Getting On Premise Deployment to work with SSL

stephenmarsh · August 24, 2021, 6:43pm

I am deploying on an EC2 on an AWS VPC. Everything works fine if I create an EC2 with a public DNS address, and no SSL. But I have been unable to put the EC2 instance behind a load balancer with an SSL Route 53 end point in front - no combination of settings in docker.env and docker-compose.yml seem to work. I am terminating the SSL at the load balancer - it forwards HTTP traffic to the EC2 instance on port 3000. No matter what I put in for the "DOMAINS", BASE_DOMAIN" and "COOKIE_INSECURE" seems to work. I can log into retool, navigate around the screens, but if I try (for example) to execute the REST query in the Country Search provided sample the result is a "Run Failed" status with a message reading " error:"Unknown error"".

mark · August 24, 2021, 9:05pm

Hey there Stephen,

Are you getting any logs in the Retool container, which may provide some additional details, when these queries fail to run?

stephenmarsh · August 24, 2021, 9:33pm

I'm not sure if I'm looking in the right place, but looking at what I think are the api and jobs logs seem to only show memory usage messages - nothing that looks like an error.

*****

• Written problem 1:
Pick out each line in the records below that contains the word "closest", and copy those lines. Case counts.

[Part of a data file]
*****

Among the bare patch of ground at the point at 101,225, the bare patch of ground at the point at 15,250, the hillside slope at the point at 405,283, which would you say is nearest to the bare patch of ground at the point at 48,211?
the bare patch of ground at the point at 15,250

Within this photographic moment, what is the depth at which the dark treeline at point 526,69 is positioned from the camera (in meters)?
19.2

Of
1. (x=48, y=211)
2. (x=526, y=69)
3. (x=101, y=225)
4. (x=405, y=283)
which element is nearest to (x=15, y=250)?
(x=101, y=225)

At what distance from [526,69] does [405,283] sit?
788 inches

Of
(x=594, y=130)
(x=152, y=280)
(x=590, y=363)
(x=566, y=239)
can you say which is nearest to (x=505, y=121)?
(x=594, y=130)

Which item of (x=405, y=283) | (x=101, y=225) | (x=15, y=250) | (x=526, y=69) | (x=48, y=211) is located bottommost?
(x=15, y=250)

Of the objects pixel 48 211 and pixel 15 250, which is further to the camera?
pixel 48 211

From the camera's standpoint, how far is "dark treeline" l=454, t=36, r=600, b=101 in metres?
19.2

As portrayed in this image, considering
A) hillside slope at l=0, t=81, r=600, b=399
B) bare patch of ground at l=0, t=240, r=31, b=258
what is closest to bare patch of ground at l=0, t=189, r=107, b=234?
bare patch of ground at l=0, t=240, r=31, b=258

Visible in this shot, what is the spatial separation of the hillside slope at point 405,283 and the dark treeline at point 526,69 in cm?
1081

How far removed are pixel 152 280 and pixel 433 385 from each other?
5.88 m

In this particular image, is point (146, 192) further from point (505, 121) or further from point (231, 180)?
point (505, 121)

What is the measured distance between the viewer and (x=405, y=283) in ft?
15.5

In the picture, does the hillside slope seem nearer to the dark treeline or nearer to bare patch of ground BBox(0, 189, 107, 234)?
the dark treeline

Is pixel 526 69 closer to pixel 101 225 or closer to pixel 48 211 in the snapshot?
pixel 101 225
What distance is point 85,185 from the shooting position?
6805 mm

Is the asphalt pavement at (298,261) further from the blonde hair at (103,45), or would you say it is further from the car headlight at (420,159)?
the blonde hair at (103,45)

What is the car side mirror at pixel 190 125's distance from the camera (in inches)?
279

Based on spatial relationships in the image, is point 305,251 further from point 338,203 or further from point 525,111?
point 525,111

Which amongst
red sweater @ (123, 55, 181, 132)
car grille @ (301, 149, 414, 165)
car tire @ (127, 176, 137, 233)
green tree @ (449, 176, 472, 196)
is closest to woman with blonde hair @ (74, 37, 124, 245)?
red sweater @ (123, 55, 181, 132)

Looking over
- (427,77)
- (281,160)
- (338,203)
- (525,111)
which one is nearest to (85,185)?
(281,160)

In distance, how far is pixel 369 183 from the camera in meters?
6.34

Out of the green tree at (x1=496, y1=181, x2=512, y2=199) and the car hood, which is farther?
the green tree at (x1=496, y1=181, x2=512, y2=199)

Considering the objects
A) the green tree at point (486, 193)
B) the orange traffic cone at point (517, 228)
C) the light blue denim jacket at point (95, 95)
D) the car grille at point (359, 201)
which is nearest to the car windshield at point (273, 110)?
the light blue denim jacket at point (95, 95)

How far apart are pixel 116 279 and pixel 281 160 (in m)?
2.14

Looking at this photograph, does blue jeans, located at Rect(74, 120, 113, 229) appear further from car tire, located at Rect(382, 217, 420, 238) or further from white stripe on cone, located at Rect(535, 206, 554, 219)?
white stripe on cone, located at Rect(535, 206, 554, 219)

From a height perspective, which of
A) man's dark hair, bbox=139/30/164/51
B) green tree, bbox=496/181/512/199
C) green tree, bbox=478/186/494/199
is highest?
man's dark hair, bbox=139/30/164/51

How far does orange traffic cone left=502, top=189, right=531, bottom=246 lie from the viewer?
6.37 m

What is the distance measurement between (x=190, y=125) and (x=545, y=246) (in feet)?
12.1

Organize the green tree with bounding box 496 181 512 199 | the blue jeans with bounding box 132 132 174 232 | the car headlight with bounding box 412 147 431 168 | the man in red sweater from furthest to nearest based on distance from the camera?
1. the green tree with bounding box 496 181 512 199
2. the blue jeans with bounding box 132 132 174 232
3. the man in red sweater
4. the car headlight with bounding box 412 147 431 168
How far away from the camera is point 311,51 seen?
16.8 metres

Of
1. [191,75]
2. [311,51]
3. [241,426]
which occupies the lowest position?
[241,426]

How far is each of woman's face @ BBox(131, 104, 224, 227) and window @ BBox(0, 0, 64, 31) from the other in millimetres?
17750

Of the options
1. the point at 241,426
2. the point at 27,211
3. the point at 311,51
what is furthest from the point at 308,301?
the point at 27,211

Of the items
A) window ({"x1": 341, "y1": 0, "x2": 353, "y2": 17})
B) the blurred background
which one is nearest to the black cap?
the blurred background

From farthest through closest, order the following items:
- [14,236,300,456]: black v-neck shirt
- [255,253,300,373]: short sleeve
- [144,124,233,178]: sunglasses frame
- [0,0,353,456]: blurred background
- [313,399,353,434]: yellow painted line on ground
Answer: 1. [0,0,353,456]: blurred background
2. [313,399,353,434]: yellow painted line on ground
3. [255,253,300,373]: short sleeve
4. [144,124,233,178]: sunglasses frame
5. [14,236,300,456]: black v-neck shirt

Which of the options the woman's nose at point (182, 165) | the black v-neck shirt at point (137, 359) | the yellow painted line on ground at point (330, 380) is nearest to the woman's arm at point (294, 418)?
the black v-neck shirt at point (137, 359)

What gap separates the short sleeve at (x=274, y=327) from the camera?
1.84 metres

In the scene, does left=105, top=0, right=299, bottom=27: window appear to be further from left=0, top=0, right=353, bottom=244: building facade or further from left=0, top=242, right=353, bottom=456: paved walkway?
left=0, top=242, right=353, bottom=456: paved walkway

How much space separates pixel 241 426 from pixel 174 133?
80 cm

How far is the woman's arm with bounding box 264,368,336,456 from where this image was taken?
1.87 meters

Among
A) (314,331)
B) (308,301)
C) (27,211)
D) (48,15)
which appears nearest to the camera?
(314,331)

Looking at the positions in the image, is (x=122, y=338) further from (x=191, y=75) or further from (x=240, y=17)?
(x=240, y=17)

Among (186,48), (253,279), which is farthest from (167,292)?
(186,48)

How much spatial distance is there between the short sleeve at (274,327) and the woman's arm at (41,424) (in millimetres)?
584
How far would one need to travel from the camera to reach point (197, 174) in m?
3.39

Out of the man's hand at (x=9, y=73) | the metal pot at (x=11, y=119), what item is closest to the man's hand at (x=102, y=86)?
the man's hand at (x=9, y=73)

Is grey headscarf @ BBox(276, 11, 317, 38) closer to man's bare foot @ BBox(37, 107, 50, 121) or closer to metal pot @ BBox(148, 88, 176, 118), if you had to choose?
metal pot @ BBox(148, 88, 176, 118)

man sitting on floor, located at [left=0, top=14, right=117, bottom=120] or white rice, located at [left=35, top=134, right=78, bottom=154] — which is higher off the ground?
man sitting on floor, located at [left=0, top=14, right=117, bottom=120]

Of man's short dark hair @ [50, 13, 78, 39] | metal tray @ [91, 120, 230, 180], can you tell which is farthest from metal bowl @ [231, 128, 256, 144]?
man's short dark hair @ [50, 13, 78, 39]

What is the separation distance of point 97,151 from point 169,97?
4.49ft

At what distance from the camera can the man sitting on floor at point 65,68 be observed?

*****

• Written problem 2:
Write what comes next in the forum thread about getting SSL to work with an on-premise deployment, starting after its last post.

• Exercise result 1:
what is closest to bare patch of ground at l=0, t=189, r=107, b=234?
is closest to woman with blonde hair @ (74, 37, 124, 245)?
From farthest through closest, order the following items:
Out of the man's hand at (x=9, y=73) | the metal pot at (x=11, y=119), what item is closest to the man's hand at (x=102, y=86)?

• Exercise result 2:
mark · August 24, 2021, 9:35pm

Hmm how are you checking those logs? It sounds like you are seeing what I would expect, but I am surprised no errors are showing with failed queries

kent · August 24, 2021, 11:51pm

Hey Stephen, I have an instance set up with SSL, behind a load balancer, running via docker-compose on an EC2 instance.

Here's an overview of my set up:

On the instance

docker.env:

...
DOMAINS=mysubdomain.mydomain.com -> http://api:3000`
...

docker-compose.yml:

...

https-portal:
    
    ...
    environment:
      STAGE: 'production'

...

EC2

Application load balancer listening on :443 and routing to mytargetgroup
mytargetgroup routing traffic to :3000 of the EC2 instance's elastic IP

Route53

Hosted zone for mydomain.com
A Record mapping mysubdomain.mydomain.com to $myloadbalancerurl.us-east-1.elb.amazonaws.com

Hopefully that's helpful, let me know if you have any questions.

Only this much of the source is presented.